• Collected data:

________________________________________

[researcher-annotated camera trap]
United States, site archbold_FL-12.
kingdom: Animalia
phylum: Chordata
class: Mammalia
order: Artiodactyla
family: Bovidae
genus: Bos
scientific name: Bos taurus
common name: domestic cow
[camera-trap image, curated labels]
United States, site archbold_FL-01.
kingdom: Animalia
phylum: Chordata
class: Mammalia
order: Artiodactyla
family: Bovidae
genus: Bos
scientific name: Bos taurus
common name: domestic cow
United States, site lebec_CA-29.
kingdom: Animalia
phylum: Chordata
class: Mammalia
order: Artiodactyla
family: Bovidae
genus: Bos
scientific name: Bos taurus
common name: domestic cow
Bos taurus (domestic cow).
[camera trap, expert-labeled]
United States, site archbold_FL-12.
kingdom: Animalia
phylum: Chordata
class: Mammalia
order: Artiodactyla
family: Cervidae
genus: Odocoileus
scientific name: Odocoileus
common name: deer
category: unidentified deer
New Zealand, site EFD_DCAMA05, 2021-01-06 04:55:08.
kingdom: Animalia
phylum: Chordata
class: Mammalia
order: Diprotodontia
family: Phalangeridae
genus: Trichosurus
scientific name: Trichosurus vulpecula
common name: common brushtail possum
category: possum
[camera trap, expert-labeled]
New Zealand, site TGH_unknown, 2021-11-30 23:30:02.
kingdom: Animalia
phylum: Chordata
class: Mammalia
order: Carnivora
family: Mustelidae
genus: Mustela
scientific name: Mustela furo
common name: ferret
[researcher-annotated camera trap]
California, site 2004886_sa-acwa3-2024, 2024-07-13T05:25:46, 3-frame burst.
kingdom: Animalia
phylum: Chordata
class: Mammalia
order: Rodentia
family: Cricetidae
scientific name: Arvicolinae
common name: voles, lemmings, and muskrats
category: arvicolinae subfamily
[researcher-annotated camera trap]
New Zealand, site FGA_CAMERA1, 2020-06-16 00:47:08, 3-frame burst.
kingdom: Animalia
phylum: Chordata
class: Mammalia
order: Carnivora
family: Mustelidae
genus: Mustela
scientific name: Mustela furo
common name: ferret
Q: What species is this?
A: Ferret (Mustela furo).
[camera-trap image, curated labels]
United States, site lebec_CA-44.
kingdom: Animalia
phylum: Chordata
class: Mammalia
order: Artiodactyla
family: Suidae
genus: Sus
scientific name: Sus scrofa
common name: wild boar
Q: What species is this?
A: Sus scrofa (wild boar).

________________________________________

• How to complete this task:
A verbatim output of all the data above is needed.

• Written solution:
[researcher-annotated camera trap]
United States, site archbold_FL-12.
kingdom: Animalia
phylum: Chordata
class: Mammalia
order: Artiodactyla
family: Bovidae
genus: Bos
scientific name: Bos taurus
common name: domestic cow
[camera-trap image, curated labels]
United States, site archbold_FL-01.
kingdom: Animalia
phylum: Chordata
class: Mammalia
order: Artiodactyla
family: Bovidae
genus: Bos
scientific name: Bos taurus
common name: domestic cow
United States, site lebec_CA-29.
kingdom: Animalia
phylum: Chordata
class: Mammalia
order: Artiodactyla
family: Bovidae
genus: Bos
scientific name: Bos taurus
common name: domestic cow
Bos taurus (domestic cow).
[camera trap, expert-labeled]
United States, site archbold_FL-12.
kingdom: Animalia
phylum: Chordata
class: Mammalia
order: Artiodactyla
family: Cervidae
genus: Odocoileus
scientific name: Odocoileus
common name: deer
category: unidentified deer
New Zealand, site EFD_DCAMA05, 2021-01-06 04:55:08.
kingdom: Animalia
phylum: Chordata
class: Mammalia
order: Diprotodontia
family: Phalangeridae
genus: Trichosurus
scientific name: Trichosurus vulpecula
common name: common brushtail possum
category: possum
[camera trap, expert-labeled]
New Zealand, site TGH_unknown, 2021-11-30 23:30:02.
kingdom: Animalia
phylum: Chordata
class: Mammalia
order: Carnivora
family: Mustelidae
genus: Mustela
scientific name: Mustela furo
common name: ferret
[researcher-annotated camera trap]
California, site 2004886_sa-acwa3-2024, 2024-07-13T05:25:46, 3-frame burst.
kingdom: Animalia
phylum: Chordata
class: Mammalia
order: Rodentia
family: Cricetidae
scientific name: Arvicolinae
common name: voles, lemmings, and muskrats
category: arvicolinae subfamily
[researcher-annotated camera trap]
New Zealand, site FGA_CAMERA1, 2020-06-16 00:47:08, 3-frame burst.
kingdom: Animalia
phylum: Chordata
class: Mammalia
order: Carnivora
family: Mustelidae
genus: Mustela
scientific name: Mustela furo
common name: ferret
Q: What species is this?
A: Ferret (Mustela furo).
[camera-trap image, curated labels]
United States, site lebec_CA-44.
kingdom: Animalia
phylum: Chordata
class: Mammalia
order: Artiodactyla
family: Suidae
genus: Sus
scientific name: Sus scrofa
common name: wild boar
Q: What species is this?
A: Sus scrofa (wild boar).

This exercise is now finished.